Task:
Go through the entries below and count the lines holding the word "Eagle". Reply with only the number, please.

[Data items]
────────
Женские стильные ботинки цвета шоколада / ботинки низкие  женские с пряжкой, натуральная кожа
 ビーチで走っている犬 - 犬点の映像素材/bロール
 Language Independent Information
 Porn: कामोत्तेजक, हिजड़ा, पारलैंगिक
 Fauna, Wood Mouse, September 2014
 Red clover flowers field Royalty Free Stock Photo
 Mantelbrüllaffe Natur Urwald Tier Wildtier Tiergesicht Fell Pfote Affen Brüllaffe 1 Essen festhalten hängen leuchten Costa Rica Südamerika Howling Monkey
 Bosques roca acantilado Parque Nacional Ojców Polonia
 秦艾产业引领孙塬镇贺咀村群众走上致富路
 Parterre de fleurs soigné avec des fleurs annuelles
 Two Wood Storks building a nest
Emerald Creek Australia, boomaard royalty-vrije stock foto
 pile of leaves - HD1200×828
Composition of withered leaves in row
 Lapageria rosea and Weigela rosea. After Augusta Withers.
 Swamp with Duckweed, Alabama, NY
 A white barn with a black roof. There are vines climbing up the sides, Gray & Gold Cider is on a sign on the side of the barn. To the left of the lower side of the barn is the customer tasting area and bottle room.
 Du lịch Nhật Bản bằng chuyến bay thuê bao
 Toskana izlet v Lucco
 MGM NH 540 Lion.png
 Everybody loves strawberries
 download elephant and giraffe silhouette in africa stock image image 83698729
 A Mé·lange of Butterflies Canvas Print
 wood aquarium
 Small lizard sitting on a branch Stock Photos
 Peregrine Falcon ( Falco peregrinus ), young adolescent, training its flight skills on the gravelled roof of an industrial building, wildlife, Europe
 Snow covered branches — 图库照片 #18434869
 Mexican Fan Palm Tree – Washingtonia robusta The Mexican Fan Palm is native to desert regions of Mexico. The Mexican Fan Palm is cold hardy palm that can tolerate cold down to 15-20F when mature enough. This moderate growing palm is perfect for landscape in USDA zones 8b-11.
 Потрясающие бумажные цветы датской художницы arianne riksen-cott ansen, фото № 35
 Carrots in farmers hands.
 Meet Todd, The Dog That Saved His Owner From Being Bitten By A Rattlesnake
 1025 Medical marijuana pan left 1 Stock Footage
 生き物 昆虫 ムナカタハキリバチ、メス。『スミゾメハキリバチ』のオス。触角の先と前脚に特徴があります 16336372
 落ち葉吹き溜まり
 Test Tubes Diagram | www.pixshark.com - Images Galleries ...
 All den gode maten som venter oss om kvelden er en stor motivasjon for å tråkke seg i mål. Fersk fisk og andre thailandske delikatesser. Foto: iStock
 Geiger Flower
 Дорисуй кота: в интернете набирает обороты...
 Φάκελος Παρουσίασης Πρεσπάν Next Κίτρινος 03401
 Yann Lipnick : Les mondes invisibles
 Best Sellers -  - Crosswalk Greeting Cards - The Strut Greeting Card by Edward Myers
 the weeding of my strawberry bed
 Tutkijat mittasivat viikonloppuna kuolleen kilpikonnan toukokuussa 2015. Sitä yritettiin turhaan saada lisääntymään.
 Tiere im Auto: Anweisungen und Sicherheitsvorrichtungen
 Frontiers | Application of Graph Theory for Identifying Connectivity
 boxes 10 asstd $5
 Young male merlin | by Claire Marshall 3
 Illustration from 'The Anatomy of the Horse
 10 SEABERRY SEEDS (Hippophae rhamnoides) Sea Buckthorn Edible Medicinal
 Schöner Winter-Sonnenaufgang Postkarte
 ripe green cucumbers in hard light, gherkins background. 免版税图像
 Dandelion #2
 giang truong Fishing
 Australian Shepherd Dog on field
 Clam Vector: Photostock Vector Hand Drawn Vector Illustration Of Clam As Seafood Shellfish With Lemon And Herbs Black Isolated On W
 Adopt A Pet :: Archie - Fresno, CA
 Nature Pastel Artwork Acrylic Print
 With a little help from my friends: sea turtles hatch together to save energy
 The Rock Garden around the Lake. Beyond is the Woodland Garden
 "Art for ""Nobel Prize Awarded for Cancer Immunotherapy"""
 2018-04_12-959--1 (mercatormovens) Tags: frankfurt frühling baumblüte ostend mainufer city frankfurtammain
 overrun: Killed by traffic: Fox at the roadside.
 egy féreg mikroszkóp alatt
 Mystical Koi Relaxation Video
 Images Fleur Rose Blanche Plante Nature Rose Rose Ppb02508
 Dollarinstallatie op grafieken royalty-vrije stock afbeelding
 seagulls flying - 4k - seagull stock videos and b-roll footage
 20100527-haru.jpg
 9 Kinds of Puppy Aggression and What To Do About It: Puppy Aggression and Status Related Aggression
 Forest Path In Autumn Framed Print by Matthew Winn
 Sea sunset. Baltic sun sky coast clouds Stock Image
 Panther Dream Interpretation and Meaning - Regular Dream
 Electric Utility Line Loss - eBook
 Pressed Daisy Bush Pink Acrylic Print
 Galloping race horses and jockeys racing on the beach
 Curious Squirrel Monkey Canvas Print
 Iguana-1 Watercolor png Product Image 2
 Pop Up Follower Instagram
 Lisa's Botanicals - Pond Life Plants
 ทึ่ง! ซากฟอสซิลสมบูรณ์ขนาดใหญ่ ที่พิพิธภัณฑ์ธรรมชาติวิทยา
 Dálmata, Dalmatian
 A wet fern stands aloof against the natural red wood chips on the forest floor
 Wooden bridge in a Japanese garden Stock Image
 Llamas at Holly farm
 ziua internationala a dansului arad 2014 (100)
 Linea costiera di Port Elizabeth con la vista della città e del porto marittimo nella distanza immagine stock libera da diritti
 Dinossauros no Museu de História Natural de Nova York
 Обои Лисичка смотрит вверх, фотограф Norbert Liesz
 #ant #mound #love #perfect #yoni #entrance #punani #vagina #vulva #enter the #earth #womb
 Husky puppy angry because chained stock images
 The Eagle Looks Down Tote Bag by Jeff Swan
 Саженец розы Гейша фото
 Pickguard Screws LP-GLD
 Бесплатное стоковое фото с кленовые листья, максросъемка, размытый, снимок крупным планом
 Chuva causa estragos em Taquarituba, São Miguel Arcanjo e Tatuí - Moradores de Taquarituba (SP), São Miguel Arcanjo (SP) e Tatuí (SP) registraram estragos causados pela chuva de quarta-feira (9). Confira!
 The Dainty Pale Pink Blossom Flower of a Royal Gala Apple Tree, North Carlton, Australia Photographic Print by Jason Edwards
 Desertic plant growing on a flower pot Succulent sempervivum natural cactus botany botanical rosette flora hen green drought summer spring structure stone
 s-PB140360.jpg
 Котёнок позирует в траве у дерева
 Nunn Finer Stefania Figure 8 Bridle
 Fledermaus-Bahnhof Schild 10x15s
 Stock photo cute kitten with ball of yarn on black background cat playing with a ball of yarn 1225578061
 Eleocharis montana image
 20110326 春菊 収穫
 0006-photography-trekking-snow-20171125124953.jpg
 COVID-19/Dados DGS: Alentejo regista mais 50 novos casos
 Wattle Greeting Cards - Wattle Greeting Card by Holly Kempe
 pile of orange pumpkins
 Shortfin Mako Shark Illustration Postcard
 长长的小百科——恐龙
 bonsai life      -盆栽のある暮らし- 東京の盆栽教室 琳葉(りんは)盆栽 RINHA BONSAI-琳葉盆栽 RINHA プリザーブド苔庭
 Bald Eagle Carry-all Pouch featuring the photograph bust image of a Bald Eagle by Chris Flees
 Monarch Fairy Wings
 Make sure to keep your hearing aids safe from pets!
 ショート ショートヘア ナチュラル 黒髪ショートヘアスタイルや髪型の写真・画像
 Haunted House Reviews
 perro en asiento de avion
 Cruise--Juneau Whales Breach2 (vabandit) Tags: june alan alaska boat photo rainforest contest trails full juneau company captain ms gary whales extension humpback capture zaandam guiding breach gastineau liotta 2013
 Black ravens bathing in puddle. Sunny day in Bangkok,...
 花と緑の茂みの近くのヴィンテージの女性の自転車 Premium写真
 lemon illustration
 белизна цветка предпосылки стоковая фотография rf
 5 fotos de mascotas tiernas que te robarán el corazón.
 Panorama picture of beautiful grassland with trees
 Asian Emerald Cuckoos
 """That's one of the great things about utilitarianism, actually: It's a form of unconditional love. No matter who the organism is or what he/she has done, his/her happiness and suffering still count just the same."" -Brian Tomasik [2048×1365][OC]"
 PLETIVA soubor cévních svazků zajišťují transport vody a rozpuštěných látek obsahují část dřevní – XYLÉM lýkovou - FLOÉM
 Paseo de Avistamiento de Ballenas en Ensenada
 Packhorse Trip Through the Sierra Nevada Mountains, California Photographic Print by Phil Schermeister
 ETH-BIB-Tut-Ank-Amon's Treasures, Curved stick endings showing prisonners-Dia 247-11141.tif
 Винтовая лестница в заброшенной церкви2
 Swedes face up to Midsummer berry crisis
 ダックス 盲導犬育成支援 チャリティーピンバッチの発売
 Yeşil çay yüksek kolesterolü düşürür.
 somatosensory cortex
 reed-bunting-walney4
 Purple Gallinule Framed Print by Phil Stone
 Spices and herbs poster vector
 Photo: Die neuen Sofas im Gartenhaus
────────
Solved exercise:
2